**Work to complete:** This exercise calls for every line of the data below with the string "site" in it.

**Stored data entries:**
————————
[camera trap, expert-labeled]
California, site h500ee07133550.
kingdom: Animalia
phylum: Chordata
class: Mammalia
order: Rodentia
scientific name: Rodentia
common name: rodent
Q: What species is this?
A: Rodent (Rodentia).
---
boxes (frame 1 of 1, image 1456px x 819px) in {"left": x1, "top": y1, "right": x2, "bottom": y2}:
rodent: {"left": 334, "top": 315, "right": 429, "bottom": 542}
————————
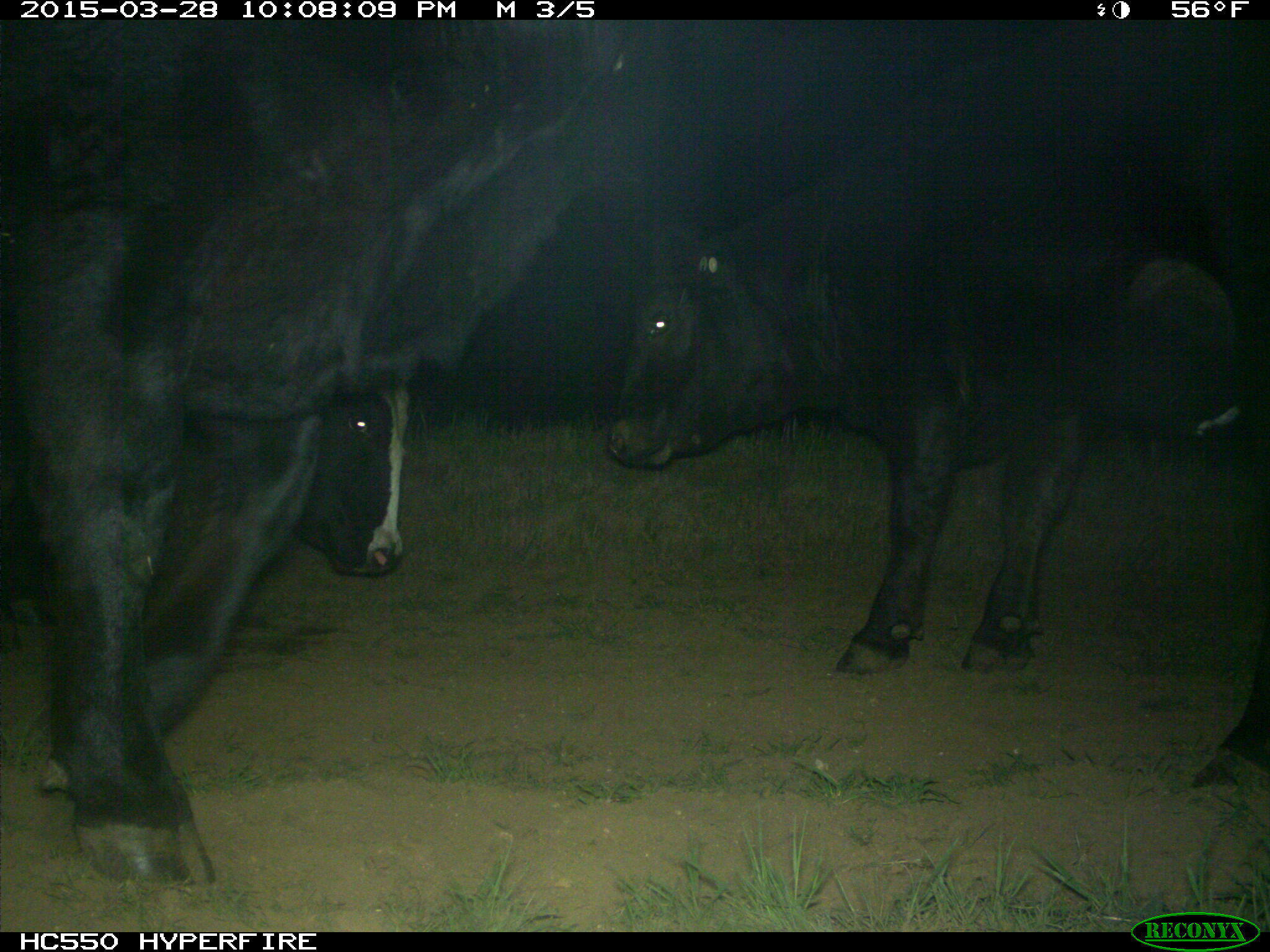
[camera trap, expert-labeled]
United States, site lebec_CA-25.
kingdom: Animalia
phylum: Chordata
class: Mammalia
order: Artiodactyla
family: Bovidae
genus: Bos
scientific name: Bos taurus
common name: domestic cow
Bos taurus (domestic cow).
————————
**Finished exercise:**
California, site h500ee07133550.
United States, site lebec_CA-25.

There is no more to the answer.